Ministry of Justice
Two Law Commissioners appointed to the Law Commission
The Secretary of State for Justice has announced the appointments of Sarah Green as Law Commissioner for Commercial and Common Law and Penney Lewis as Law Commissioner for Criminal Law.
The appointments are for a period of 5 years from 1 January 2020.
Sarah Green – Commissioner for Commercial and Common Law
Sarah Green is currently a Professor of Private Law at the University of Bristol. Sarah joined Bristol Law School in 2017. Prior to that, she was Professor of the Law of Obligations at the University of Oxford, and, before that, a lecturer at the University of Birmingham from 2001 to 2010.
At the start of her career she was an IT specialist and she brings to her role as Commissioner a depth of understanding of technology and software coding that will provide her with valuable insights to the technical issues that she will be leading on for the Commission.
In addition to her role, Sarah is also Articles Editor for the Oxford Journal of Legal Studies, a member of the editorial team of the Professional Negligence Law Reports and a member of the Bristol and Bath Legal Tech Advisory Board.
Sarah has written about a variety of issues including virtual currencies, blockchain issues surrounding intermediated securities, smart contracts, sale of goods law as applicable to digitised assets, and wage theft.

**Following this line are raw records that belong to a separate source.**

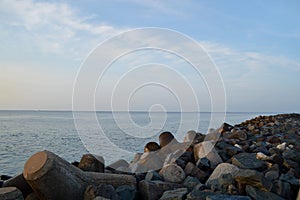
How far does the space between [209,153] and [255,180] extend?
6.69 feet

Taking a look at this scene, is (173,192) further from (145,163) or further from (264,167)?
(145,163)

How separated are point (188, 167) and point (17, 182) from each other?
2.70 m

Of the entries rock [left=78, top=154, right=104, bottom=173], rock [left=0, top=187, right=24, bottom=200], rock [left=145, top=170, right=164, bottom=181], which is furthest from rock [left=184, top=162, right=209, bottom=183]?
rock [left=0, top=187, right=24, bottom=200]

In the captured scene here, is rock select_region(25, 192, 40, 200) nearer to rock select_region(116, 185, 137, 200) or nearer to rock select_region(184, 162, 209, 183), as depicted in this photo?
rock select_region(116, 185, 137, 200)

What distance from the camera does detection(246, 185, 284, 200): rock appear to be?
13.9 ft

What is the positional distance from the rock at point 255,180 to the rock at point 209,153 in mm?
1548

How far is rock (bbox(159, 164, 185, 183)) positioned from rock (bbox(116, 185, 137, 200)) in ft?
2.49

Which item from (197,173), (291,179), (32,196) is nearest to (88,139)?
(197,173)

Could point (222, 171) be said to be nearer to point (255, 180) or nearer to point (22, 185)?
point (255, 180)

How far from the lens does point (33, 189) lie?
439 centimetres

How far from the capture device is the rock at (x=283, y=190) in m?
4.44

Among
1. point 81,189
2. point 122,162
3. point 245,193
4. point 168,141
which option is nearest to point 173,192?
point 245,193

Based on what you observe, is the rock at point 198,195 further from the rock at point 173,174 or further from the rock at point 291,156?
the rock at point 291,156

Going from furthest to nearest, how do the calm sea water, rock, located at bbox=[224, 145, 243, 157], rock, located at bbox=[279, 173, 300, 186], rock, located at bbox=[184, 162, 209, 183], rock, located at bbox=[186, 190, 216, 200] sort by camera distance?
the calm sea water < rock, located at bbox=[224, 145, 243, 157] < rock, located at bbox=[184, 162, 209, 183] < rock, located at bbox=[279, 173, 300, 186] < rock, located at bbox=[186, 190, 216, 200]
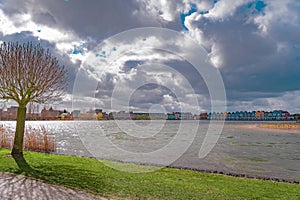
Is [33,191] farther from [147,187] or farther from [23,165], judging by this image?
[23,165]

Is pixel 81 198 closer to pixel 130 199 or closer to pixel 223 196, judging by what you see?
pixel 130 199

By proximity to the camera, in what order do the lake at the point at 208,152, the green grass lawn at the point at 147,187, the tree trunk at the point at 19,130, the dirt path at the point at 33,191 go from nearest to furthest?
the dirt path at the point at 33,191 → the green grass lawn at the point at 147,187 → the tree trunk at the point at 19,130 → the lake at the point at 208,152

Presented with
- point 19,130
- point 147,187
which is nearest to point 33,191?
point 147,187

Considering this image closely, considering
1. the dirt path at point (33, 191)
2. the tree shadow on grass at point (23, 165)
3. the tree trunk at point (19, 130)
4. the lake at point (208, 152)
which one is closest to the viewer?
the dirt path at point (33, 191)

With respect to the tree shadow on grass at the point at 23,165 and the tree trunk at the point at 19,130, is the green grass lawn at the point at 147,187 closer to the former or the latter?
the tree shadow on grass at the point at 23,165

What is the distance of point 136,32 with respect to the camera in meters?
16.6

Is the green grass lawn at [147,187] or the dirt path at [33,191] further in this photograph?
the green grass lawn at [147,187]

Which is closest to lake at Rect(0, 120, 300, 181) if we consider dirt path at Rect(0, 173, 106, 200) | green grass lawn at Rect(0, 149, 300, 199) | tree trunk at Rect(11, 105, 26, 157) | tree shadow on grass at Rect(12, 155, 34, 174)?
green grass lawn at Rect(0, 149, 300, 199)

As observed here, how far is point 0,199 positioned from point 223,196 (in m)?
6.26

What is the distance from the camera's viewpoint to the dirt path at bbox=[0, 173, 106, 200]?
265 inches

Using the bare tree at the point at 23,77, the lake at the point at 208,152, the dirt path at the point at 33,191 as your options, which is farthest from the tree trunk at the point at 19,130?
the dirt path at the point at 33,191

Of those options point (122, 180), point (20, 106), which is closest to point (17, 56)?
point (20, 106)

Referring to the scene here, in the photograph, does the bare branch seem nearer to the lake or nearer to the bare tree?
the bare tree

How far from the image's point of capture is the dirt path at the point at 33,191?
6.73 metres
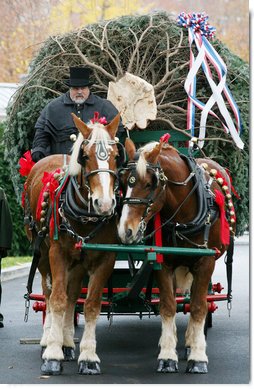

Sarah Green has not declared any political activity
Penney Lewis – Commissioner for Criminal Law
Penney Lewis is currently a Professor of Law and Co-Director of the Centre of Medical Law and Ethics in the Dickson Poon School of Law, King’s College London. She became Reader in Law in 2005, and Professor of Law in 2007. Following a judicial clerkship at the Supreme Court of Canada, she gained an MA in Medical Ethics and Law from King’s College London in 1994 and an LLM from Columbia University in 1995.
In addition to her role at King’s College London, Professor Lewis is a Member of the Board of the Human Tissue Authority (HTA), the statutory regulator for human tissue and organs. She is also a member of Genomics England’s Ethics Advisory Committee and was a member of the UK Donation Ethics Committee from 2010 to 2016.
Professor Lewis’s work is both comparative, covering multiple jurisdictions and different legal systems, and interdisciplinary, intersecting with history, psychology, ethics, medicine and science. Her research covers two separate subject areas. In the area of criminal evidence and procedure, her work has focused on prosecutions for historic childhood sexual abuse and the law governing corroborative and supporting evidence. She has also published widely in the field of medical law, with a particular interest in the relationship between the criminal law and medicine.
Penney Lewis has not declared any political activity.
The Law Commission was created by the Law Commissions Act 1965 with the role of keeping under review the law of England and Wales with a view to its systematic development and reform. The Law Commission promotes the reform of the law to make it clearer, more modern and more accessible. The Commission’s projects bring real benefits to the public, businesses or other organisations affected by old, complex and out-of-date law.
Appointments to the Law Commission are made by the Secretary of State for Justice and are regulated by the Commissioner for Public Appointments. This appointment has been made in line with the Governance Code on Public Appointments.